■ DATA EXTRACT ■
##############################

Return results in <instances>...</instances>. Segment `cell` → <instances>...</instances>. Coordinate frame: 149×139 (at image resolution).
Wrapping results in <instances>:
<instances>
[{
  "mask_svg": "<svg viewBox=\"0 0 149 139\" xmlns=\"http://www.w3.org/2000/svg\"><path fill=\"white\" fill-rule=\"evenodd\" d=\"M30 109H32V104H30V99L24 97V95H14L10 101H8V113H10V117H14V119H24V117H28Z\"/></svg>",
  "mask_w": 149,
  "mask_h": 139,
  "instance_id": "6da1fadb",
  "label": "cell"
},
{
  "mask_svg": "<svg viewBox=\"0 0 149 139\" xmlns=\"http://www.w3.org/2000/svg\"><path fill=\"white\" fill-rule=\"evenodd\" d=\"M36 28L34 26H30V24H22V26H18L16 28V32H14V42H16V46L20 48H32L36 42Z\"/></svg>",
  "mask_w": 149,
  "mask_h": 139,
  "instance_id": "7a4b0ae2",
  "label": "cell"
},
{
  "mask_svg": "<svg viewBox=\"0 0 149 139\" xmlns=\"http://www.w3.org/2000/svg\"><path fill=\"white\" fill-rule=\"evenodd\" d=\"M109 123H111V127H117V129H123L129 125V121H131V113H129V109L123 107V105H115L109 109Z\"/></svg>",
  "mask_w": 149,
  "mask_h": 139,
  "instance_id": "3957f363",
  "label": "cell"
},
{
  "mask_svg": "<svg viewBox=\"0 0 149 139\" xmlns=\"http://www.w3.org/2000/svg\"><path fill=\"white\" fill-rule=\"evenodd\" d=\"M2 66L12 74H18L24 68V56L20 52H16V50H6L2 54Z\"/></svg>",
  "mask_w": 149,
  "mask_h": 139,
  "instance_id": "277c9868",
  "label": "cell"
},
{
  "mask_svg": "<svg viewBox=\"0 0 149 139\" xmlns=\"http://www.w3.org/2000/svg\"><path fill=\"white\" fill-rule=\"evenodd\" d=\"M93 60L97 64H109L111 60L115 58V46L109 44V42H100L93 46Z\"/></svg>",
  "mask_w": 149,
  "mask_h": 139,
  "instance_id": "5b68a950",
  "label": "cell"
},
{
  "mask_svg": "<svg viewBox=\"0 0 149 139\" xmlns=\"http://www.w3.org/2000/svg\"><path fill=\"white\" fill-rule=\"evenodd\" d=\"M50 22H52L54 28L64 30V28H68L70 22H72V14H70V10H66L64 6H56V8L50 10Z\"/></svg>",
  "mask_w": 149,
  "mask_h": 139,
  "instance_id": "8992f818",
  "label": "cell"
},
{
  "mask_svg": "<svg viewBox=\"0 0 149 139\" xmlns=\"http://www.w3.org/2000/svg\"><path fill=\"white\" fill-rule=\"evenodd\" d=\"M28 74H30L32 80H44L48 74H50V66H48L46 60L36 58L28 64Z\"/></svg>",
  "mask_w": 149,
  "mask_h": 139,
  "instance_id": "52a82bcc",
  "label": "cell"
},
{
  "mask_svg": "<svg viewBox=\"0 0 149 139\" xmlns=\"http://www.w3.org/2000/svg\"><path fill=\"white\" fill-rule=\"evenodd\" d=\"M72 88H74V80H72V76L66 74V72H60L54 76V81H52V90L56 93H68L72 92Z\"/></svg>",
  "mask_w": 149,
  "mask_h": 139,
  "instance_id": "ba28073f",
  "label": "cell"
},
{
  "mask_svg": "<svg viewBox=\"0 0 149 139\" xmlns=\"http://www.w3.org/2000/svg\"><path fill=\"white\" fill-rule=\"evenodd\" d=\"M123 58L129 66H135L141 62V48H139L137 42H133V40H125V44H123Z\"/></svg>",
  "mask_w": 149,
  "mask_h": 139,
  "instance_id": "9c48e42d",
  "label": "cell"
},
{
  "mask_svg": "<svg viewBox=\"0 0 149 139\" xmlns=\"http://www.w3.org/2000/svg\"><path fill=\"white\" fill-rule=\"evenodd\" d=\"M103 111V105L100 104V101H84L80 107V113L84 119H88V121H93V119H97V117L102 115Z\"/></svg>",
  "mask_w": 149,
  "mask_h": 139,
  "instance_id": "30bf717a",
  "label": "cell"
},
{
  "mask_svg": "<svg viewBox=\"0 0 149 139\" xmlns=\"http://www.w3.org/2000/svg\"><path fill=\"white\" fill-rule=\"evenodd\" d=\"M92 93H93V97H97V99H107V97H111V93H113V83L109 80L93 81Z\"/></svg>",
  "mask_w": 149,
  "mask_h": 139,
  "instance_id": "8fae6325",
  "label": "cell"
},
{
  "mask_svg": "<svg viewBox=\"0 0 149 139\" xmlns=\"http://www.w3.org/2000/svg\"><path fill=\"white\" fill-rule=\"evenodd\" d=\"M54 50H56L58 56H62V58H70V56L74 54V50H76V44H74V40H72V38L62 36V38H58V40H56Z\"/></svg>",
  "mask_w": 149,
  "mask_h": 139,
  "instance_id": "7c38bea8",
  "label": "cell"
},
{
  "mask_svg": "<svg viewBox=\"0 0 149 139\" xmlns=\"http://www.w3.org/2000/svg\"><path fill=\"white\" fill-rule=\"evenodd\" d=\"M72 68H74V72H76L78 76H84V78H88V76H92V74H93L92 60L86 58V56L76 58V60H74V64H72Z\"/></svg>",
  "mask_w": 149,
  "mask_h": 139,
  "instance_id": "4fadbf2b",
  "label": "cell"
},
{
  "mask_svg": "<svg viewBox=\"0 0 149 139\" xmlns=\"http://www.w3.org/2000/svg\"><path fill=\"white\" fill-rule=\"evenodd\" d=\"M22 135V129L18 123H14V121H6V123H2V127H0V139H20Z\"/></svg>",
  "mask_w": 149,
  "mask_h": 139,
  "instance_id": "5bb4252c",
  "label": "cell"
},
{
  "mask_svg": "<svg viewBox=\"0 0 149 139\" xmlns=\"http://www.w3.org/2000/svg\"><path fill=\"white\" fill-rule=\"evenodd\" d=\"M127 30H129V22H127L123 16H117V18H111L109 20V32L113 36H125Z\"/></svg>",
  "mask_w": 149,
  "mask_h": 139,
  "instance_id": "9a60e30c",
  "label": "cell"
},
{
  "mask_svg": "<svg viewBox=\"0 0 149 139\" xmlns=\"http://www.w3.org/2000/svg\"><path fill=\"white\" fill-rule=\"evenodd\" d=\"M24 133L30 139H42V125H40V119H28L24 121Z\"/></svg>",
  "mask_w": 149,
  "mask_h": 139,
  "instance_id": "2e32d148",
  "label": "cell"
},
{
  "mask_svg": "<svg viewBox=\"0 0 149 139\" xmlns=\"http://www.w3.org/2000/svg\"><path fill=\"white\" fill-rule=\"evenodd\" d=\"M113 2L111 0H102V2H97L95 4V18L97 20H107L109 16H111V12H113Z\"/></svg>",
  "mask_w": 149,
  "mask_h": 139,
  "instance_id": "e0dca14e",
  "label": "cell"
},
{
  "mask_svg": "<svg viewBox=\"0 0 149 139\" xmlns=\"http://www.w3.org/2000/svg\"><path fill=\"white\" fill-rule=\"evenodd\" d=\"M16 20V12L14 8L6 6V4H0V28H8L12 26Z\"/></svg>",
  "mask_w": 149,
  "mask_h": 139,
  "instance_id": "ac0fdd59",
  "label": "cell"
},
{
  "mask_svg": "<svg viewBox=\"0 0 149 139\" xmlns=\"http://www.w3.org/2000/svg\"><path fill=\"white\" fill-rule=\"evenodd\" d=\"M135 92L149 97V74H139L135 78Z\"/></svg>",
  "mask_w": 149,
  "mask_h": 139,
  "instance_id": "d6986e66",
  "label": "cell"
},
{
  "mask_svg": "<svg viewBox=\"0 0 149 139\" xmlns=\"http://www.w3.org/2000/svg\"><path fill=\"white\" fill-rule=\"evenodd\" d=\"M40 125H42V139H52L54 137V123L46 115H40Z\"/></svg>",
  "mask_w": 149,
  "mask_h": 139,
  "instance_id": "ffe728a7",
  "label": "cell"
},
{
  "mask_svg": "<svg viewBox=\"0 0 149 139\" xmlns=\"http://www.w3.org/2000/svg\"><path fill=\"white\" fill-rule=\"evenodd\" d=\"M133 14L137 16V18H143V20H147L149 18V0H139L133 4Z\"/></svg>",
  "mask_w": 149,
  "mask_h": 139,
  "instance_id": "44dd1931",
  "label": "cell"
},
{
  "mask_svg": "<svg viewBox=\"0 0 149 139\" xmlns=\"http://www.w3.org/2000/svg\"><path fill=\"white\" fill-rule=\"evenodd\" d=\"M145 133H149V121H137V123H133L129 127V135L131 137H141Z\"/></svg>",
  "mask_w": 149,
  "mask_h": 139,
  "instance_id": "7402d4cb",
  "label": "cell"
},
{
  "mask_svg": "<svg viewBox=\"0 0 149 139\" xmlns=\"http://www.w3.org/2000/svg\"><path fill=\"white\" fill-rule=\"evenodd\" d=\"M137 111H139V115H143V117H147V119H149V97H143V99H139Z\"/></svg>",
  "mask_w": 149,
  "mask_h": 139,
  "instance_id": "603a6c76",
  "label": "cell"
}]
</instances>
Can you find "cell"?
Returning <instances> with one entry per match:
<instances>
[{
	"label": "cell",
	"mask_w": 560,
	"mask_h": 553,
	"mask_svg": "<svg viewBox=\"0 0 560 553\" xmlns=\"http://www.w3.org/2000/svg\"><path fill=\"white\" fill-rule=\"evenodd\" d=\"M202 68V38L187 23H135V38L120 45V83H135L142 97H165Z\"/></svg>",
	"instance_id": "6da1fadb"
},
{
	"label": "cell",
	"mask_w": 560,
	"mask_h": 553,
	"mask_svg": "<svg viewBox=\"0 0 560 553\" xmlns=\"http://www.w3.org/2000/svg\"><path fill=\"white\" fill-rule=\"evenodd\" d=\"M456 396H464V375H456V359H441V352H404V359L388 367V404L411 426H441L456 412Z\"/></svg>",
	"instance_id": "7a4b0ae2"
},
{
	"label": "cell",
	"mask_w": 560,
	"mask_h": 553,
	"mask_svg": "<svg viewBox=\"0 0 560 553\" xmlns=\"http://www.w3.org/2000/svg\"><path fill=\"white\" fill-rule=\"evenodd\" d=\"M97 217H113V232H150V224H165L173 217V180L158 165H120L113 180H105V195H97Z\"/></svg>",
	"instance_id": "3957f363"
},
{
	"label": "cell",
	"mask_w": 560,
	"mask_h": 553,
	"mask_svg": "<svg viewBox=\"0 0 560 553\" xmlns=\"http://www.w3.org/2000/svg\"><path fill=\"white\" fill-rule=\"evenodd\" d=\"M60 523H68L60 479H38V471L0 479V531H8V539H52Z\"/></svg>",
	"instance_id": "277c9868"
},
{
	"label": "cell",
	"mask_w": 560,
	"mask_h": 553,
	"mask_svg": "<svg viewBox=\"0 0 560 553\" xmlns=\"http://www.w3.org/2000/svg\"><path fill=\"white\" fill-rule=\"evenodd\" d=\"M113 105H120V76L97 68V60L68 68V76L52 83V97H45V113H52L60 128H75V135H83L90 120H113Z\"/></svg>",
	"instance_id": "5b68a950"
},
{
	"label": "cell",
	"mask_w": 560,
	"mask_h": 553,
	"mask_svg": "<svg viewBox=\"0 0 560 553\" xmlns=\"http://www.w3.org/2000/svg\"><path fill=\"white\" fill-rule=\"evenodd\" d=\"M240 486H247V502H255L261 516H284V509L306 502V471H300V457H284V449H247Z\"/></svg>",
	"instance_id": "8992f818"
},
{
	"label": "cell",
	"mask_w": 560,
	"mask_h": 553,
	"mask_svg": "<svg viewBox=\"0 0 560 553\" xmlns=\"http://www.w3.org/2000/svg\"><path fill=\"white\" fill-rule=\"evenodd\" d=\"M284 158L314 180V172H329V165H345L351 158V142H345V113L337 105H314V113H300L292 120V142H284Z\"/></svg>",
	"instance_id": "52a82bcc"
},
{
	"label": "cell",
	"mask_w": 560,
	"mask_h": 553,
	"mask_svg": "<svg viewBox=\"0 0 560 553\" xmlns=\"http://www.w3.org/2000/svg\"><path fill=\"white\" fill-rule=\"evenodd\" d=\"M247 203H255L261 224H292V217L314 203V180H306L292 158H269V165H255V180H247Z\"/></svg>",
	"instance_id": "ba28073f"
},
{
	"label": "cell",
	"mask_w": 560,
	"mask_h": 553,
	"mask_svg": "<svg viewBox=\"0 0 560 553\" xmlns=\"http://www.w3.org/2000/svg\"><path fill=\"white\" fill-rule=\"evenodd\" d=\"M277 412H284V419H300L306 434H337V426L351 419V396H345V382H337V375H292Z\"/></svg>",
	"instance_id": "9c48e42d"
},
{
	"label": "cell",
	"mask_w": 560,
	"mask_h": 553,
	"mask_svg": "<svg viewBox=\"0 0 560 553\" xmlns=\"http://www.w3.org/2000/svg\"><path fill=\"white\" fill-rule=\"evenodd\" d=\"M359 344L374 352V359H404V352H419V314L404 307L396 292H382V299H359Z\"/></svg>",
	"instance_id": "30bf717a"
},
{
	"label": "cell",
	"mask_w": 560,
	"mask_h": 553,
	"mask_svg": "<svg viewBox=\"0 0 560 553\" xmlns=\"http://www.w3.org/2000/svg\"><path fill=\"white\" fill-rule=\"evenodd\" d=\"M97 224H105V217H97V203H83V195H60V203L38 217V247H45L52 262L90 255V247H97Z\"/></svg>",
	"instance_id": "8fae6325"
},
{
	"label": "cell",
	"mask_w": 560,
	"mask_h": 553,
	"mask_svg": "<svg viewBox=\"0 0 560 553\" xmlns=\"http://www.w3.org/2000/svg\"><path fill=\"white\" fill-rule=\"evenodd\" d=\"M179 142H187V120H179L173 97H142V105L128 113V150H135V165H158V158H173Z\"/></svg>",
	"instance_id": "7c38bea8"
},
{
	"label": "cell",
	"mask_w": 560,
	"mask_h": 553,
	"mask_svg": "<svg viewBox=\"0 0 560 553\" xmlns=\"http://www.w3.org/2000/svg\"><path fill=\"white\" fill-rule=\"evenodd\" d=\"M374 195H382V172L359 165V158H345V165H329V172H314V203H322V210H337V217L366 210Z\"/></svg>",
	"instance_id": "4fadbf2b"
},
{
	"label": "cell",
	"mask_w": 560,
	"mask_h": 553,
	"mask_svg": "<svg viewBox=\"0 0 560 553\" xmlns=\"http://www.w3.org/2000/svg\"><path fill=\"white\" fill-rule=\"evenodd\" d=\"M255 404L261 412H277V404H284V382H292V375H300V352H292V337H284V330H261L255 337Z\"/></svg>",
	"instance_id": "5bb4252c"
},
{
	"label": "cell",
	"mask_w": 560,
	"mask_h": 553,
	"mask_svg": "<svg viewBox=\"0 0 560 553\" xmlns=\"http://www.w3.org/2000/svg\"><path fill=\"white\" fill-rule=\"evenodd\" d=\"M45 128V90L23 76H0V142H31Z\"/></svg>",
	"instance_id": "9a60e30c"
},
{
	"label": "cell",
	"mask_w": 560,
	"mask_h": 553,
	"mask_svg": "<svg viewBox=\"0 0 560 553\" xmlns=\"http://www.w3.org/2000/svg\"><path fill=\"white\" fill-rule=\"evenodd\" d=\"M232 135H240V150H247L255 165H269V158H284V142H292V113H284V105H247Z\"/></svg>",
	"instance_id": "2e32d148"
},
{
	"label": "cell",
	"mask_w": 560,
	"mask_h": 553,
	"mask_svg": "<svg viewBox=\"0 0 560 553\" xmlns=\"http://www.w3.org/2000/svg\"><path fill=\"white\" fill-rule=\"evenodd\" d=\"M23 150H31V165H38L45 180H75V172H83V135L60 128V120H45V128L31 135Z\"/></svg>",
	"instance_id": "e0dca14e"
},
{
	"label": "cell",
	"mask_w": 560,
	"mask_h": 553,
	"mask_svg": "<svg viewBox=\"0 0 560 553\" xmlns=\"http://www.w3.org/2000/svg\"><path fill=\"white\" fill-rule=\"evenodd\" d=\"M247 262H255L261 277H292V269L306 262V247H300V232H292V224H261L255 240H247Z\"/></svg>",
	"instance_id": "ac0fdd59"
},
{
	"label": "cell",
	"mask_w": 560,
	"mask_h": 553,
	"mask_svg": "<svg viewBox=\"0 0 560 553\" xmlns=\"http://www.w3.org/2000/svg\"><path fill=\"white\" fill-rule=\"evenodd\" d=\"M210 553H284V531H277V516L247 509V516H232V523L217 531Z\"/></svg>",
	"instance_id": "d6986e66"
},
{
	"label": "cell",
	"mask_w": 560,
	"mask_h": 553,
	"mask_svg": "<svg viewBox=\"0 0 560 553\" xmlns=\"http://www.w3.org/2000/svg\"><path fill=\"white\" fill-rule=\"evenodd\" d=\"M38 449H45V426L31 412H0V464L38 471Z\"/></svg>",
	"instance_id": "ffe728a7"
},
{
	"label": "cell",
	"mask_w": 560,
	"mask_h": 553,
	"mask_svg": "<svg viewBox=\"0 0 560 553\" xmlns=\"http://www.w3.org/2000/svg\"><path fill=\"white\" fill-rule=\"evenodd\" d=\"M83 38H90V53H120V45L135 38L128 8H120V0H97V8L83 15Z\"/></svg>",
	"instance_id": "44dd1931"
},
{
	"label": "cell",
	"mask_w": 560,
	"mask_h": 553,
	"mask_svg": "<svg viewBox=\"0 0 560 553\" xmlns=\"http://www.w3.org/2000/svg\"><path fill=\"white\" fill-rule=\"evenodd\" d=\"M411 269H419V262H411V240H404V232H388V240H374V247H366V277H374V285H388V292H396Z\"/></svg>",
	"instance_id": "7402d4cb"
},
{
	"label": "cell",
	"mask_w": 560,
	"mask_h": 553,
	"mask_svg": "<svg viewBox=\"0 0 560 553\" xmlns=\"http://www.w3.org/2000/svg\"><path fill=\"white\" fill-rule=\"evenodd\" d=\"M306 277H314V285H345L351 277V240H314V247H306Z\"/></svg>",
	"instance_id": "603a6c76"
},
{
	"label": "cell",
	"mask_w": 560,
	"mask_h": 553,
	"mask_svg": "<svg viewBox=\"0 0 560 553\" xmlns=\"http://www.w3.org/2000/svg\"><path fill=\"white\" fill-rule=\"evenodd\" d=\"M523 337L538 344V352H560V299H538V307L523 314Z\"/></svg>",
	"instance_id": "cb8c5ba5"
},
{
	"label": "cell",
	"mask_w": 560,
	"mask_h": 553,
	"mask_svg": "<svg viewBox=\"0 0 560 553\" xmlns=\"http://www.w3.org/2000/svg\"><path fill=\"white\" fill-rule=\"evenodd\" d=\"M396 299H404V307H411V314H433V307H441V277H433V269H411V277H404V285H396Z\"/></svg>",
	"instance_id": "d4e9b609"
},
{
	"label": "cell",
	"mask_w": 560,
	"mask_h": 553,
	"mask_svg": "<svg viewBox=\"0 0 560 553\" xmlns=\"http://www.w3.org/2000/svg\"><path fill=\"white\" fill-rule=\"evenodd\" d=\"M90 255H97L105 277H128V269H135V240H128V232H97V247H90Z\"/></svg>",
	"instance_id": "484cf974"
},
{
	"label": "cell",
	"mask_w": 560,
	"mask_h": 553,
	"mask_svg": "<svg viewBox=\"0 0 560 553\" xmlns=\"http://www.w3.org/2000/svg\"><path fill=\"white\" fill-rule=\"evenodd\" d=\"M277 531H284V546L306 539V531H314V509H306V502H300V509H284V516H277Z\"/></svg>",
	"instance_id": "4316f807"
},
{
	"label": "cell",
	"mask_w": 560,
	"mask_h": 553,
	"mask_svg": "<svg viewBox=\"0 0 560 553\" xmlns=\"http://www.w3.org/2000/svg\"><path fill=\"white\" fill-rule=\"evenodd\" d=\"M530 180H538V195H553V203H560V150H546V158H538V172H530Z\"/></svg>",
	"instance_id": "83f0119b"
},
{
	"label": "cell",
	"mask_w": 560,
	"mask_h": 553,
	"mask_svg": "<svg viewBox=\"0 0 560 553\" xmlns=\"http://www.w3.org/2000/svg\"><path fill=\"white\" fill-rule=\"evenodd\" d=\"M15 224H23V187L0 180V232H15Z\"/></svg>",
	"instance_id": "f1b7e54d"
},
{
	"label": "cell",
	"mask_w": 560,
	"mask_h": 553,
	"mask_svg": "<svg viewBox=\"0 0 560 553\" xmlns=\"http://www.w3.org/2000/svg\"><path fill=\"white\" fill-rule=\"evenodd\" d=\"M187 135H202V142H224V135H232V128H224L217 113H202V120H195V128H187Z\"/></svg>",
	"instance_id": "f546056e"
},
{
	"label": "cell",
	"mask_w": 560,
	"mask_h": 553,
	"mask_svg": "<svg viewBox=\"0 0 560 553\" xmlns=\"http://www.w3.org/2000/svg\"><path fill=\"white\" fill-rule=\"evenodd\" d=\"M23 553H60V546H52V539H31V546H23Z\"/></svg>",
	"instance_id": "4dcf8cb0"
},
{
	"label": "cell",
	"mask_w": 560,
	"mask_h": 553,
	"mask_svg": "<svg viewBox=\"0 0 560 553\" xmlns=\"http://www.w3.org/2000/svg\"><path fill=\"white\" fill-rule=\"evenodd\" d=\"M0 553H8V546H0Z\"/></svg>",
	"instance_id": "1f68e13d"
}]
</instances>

##############################

■ WHAT TO DO ■
Identify every line in the material above that contains the string "results", and copy each of those lines in full.

■ ANSWER BELOW ■
Return results in <instances>...</instances>. Segment `cell` → <instances>...</instances>. Coordinate frame: 149×139 (at image resolution).
Wrapping results in <instances>:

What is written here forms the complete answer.